Say you make an average of $3,000 per month at your job and received SSDI payments of $1,200 before your injury. After your injury, you started receiving workers’ comp payments of $2,000 per month. Together, your benefits equal $3,200 per month. But because your total benefits can’t be more than 80 percent (or $2,400) of your average $3,000 salary, your SSDI is now reduced by $800 [$3,200-$2,400=$800]. Your new SSDI payment is $400, and you’re liable for paying taxes on the $800 monthly reduction. In this example, the IRS would essentially say $800 of your worker's comp is actually SSDI, which is taxable.
Your SSDI may also have a workers’ compensation offset if you receive a lump-sum workers’ compensation settlement. The Social Security Administration (SSA) asks you to contact them right away if you receive one.
If your workers’ comp case is complex, you may benefit from working with a workers’ compensation attorney to ensure your settlement is structured in a way that can minimize your tax liabilities for the most recent tax filing year.
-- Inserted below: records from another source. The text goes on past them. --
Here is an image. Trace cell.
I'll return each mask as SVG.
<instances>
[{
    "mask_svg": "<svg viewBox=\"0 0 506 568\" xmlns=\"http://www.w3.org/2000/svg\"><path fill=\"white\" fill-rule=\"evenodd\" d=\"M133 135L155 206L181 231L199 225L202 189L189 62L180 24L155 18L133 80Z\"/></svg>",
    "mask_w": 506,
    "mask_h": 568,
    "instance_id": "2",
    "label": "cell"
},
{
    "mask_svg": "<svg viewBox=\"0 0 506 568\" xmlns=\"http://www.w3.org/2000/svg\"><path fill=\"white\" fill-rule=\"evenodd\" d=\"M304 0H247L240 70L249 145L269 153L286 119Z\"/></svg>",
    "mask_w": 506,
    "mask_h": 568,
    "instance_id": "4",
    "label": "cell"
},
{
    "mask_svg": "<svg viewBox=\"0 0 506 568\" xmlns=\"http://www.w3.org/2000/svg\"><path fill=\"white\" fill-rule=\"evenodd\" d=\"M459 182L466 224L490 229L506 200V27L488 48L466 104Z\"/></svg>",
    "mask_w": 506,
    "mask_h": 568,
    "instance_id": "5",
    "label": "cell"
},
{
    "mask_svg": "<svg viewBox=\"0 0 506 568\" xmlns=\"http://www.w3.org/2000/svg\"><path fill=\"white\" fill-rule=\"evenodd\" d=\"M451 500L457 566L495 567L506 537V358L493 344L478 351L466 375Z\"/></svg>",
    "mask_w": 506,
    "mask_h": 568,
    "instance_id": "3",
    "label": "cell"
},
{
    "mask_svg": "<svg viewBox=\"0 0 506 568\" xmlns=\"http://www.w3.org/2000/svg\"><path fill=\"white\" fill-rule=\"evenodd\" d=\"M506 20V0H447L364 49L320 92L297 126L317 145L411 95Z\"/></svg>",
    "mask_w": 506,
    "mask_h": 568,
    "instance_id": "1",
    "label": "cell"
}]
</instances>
Do You Have to Report Workers’ Compensation on Your Tax Return?
Your workers’ comp benefits aren’t usually taxable, so you don’t have to report workers’ compensation benefits on your income tax return or pay state or federal taxes on them. That’s because your payments are 100 percent tax-exempt. You shouldn’t see your workers’ comp income on your W-2, and you don’t have to add it to your return. The exception is if you’re also receiving SSDI and have your payments reduced. In that case, you’ll pay taxes on the reduced amount.